» **Problem to work on**:
State how many lines of the material below contain the string "further", matching case exactly, and give only the number.

» **Entries**:
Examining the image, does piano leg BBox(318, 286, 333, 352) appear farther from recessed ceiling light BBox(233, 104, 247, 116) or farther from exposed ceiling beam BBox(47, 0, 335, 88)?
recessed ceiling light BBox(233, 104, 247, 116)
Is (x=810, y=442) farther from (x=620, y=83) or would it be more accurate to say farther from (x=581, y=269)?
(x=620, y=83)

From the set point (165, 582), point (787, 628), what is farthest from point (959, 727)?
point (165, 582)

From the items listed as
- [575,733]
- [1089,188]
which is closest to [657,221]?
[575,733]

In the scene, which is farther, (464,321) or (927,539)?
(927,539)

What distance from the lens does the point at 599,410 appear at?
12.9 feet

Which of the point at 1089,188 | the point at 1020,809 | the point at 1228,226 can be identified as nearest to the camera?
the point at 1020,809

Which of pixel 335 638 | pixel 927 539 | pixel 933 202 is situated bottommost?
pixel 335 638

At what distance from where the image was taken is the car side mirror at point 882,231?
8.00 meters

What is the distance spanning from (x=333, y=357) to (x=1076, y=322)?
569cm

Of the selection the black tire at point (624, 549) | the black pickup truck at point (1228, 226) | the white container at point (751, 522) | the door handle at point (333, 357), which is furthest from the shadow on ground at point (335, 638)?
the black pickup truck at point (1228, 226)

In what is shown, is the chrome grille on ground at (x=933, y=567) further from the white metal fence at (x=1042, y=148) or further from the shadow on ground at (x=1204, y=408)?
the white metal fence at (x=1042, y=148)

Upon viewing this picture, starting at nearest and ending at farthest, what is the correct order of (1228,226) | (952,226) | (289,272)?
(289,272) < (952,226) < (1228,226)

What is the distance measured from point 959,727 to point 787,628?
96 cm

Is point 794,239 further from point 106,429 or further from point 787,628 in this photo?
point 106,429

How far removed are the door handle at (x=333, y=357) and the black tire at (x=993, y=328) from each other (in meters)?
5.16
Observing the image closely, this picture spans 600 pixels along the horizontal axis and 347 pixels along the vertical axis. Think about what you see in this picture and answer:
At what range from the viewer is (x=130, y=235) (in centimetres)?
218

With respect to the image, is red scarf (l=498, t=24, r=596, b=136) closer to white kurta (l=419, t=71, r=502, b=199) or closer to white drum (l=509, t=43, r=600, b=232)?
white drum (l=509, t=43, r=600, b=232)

» **The response**:
2